A regression is also not just metric drift. Token counts vary run-to-run by 10-20% from temperature alone. Don't call a 15% token increase a regression. Call it neutral unless something substantive changed. When you've already identified a substantive regression, drift that is downstream of that change must be classified [NEUTRAL], never [REGRESSION]. A [NEUTRAL] drift bullet is fine; double-counting drift as a second regression is not.
Write a short markdown summary. Be specific. Cite evidence from the files (file:line where possible).

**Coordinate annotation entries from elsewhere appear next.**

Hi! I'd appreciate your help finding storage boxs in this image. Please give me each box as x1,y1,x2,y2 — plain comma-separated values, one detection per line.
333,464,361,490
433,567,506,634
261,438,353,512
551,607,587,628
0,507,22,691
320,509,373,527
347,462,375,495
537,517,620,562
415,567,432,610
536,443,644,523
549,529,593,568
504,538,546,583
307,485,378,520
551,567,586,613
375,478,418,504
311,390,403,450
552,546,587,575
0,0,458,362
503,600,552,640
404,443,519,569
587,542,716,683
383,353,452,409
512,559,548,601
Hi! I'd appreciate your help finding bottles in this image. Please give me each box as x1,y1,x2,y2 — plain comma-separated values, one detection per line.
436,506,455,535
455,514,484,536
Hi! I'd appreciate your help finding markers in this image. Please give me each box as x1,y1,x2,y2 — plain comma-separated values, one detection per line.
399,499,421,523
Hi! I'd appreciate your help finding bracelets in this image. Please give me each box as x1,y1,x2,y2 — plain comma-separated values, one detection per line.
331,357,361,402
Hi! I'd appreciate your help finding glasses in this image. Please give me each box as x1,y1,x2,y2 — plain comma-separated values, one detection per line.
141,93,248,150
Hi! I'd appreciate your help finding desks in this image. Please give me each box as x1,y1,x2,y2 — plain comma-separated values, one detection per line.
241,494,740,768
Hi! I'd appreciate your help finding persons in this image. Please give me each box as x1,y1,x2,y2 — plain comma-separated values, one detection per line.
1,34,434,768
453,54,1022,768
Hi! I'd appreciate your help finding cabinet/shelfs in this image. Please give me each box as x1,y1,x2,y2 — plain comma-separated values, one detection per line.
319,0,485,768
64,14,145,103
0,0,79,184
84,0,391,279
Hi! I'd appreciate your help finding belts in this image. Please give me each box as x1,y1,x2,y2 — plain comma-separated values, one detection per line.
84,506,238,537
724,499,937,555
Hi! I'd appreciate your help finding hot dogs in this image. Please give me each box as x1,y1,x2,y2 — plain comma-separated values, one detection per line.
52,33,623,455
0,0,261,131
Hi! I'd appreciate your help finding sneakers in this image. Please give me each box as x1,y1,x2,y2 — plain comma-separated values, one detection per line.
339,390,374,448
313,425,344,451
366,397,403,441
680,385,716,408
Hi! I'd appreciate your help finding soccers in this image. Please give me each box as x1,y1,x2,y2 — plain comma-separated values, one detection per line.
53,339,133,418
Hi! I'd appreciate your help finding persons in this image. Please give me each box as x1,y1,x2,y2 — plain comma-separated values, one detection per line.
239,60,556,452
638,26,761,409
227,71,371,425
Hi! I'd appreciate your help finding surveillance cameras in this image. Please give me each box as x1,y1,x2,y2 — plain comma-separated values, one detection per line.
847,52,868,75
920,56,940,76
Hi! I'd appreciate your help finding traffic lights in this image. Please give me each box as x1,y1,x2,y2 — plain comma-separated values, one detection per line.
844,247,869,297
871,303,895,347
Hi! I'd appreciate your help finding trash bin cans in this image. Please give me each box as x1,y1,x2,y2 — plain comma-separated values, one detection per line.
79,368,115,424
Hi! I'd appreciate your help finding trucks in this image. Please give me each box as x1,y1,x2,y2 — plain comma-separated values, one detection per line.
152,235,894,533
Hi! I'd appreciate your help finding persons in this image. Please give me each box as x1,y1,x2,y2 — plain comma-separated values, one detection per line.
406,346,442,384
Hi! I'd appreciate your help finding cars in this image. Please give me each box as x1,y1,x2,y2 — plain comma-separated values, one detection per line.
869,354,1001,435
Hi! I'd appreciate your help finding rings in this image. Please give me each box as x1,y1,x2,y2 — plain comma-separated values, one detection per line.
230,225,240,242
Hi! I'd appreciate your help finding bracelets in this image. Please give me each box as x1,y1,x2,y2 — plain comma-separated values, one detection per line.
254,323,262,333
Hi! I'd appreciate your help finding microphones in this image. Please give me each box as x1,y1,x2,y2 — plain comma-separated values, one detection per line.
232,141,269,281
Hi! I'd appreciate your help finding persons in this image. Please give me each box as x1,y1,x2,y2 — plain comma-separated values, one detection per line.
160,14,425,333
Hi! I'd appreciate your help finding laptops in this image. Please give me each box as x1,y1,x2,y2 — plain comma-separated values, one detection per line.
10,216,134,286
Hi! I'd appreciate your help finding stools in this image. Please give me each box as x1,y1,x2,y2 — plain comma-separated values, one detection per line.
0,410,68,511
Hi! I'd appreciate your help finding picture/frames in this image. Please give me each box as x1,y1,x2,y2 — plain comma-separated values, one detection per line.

The header must use this exact shape — A on the left, B on the right, arrow pointing from A to B. Do not swap them, do not change the arrow.
## Compare A (`<run-A-value>`) → B (`<run-B-value>`)
**Verdict:** REGRESSION | IMPROVEMENT | NEUTRAL | MIXED
### What changed
- [REGRESSION] Agent stopped using Excel formulas — produced/dcf.xlsx has 0 cells with `=`-formulas (run A had 52). Evidence: stream.jsonl shows the agent wrote literal numeric values instead of `=SUM(...)`.
- [NEUTRAL] Token count went from 19,846 to 21,103 (+6%). Within run-to-run noise.
### Verdict explanation
One sentence on why the verdict above is what it is. If MIXED, name the dominant signal.
If both runs PASS and there are no substantive differences, write a one-line summary:
## Compare A (`<run-A-value>`) → B (`<run-B-value>`)
**Verdict:** NEUTRAL — both PASS, no substantive differences detected.